§ Set problem: In the excerpt on financial-sector campaign money below, what share of contributions from finance, insurance and real estate donors did Democrats receive in 2014?

§ Source extract:
[START]

Paul Blumenthal has a compelling piece today at Huffington Post about the flight of financial sector money away from the Democratic Party potentially enabling a greater degree of Democratic economic populism:

In the last two elections, according to data from the Center for Responsive Politics, Democratic Party committees and candidates saw their share of contributions from finance, insurance and real estate donors shrink to the lowest percentages since at least 1990. Democrats received only 32 percent (versus 68 percent for Republicans) in 2012 and just 38 percent (versus 62 percent for Republicans) in 2014.

The figures, when adjusted to 2013 dollars, also showed significant declines in the sheer amount of money raised from the financial sector by Democrats. The party’s $122 million haul in 2014 was its lowest total from the financial sector in a midterm election since 1998. The $170 million for 2012 was the lowest total for Democrats in a presidential election year since 1996.

Meanwhile, Republicans have never raised so much from the financial sector. The party pulled in a midterm record of $199 million in 2014 and a presidential cycle record of $356 million in 2012. That latter total was no doubt boosted by the presence of private equity multimillionaire Mitt Romney as the party’s standard-bearer.

[END]

§ Stored data:
[START]

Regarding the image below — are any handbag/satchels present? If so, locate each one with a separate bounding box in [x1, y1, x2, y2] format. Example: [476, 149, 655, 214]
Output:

[END]

§ Complete response: 38 percent, versus 62 percent for Republicans.